Roma 2018 - 7 Sconosciuti a El Royale, la recensione
La recensione di 7 Sconosciuti a El Royale di Drew Goddard, film di apertura della tredicesima edizione della Festa Del Cinema Di Roma
Sono hateful questi sette personaggi? A voi la decisione. C'è un prete, una cantante, due sorelle litigiose, un agente Fbi, il concierge e qualcuno di molto minaccioso che li raggiungerà nella seconda parte. Ognuno di loro ha un passato che vedremo partire in interessanti flashback incastrati dentro la narrazione del presente (ecco perché può ricordare molto Tarantino e il padre del film non lineare ovvero Rapina A Mano Armata di Stanley Kubrick, tirato in ballo anch'esso). Goddard è un affettuoso regista citazionista che però ama inserire dei commenti sociali nei suoi film. Il più buffo in Quella Casa Nel Bosco era la differenza filosofica in chiave di racconto horror tra la tradizione nordamericana e, ad esempio, quella giapponese. Qui, proprio come nel Tarantino di The Hateful Eight, si riflette spesso sulla posizione degli afroamericani all'interno della società Usa dell'epoca (i più ferrati sull'argomento coglieranno un riferimento esplicito a una figura enorme del movimento black) e su giovani bianchi traviati da culti mansoniani (argomento che sta salendo di quota vedi proprio il prossimo Tarantino di Once Upon A Time In Hollywood).

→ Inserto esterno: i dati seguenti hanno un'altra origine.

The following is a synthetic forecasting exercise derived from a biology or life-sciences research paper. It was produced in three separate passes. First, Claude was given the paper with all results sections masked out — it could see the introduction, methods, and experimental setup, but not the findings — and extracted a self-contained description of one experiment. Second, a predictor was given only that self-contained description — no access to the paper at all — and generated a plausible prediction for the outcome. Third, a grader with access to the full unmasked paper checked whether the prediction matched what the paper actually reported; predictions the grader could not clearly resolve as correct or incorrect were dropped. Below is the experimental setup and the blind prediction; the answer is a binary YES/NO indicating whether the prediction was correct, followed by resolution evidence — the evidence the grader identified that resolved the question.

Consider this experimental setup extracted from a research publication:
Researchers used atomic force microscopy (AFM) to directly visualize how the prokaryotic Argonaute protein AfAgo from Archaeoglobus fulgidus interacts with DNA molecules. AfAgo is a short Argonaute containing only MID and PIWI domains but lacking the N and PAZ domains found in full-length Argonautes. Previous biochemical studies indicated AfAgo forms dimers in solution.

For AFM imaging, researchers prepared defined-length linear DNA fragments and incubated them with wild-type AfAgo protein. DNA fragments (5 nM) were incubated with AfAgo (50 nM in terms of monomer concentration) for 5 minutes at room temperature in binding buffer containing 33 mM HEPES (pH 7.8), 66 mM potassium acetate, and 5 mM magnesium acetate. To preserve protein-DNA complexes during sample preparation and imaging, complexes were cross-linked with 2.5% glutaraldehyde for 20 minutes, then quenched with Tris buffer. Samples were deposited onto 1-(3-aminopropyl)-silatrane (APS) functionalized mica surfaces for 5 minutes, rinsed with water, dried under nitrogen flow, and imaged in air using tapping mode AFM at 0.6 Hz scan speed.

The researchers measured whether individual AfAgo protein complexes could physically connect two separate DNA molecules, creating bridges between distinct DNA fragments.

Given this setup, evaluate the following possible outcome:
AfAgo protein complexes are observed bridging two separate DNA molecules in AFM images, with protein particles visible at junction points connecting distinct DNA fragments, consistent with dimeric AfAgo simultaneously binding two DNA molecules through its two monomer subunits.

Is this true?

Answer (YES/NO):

Attori? Formidabile Cynthia Erivo (la cantante; sostituì l'inizialmente desiderata Beyoncé), futile Jon Hamm (agente Fbi), solido Jeff Bridges (il prete), sciapa Dakota Johnson a differenza della pepata Cailee Spaeny (le sorelle litigarelle), vibrante Lewis Pullman (il concierge), notevolissimo Chris Hemsworth (l'ospite inatteso) di cui continuiamo ad ammirare l'autoironia e capacità di giocare con il suo corpo da semidio cinematografico.
È un film epocale? No. È una più che sufficiente variazione sul tema tarantiniano? Sì.